Dieter Bohlen: Trauriges DSDS-Aus! Er wurde vor vollendete Tatsachen gestellt

Seit 2002 ist Dieter Bohlen (63) das Gesicht der Castingshow „Deutschland sucht den Superstar“. Und der Pop-Titan hat die Sendung maßgeblich geprägt.

Damit ist Schluss! Denn nun wurden dem Chef-Juror vom Sender Kollegen an die Seite gesetzt, mit denen er offenbar alles andere als zufrieden ist. Schmeißt er jetzt sogar alles hin?

Schmeißt Dieter Bohlen nun alles hin?
 

Dieter Bohlen: DSDS-Skandal! Schmeißt er jetzt alles hin?

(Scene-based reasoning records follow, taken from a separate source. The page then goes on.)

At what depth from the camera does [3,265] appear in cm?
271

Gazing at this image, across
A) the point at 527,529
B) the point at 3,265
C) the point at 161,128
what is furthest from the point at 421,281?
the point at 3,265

Wie fies! Nach dem Urlaub wurde der Pop-Titan einfach vor vollendete Tatsachen gestellt. „Diese Jury hat RTL alleine besetzt, da habe ich nicht mitgesprochen und keine Aktien drin“, sagt Dieter Bohlen sichtlich eingeschnappt. Doch es blieb ihm nichts anderes übrig, als sich mit DJ und Produzent Mousse T. (51), Schlager-Sternchen Ella Endlich (33) und Sängerin Carolin Niemczyk (27) von der Newcomerband Glasperlenspiel ans Jury-Pult zu setzen. Und erst mal gute Miene zum bösen Spiel zu machen.

 

Dieter Bohlen hat DSDS aktiv mitgestaltet

Denn dass der Ober-Juror vom Sender so übergangen wurde, muss an seinem Ego kratzen. Dieter Bohlen war es schließlich, der immer wieder versucht hat, durch eine geschickte Auswahl der Jury-Kollegen für Spannung und gute Quoten zu sorgen. So holte er schon in der zehnten Staffel Andrea Berg (51) als Gast-Jurorin in die Show, als er merkte, dass Schlager wieder „in“ wird. Michelle (45) und Vanessa Mai (25) verpflichtete er sogar fest für eine oder mehre Staffeln. Auch seinem Freund H. P. Baxxter (53) von der Techno-Band Scooter verschaffte er einen Platz hinterm Jury-Pult. Und um die ganz Jungen anzusprechen, wurde letztes Jahr Youtube-Star Shirin David (22) als Jurorin engagiert.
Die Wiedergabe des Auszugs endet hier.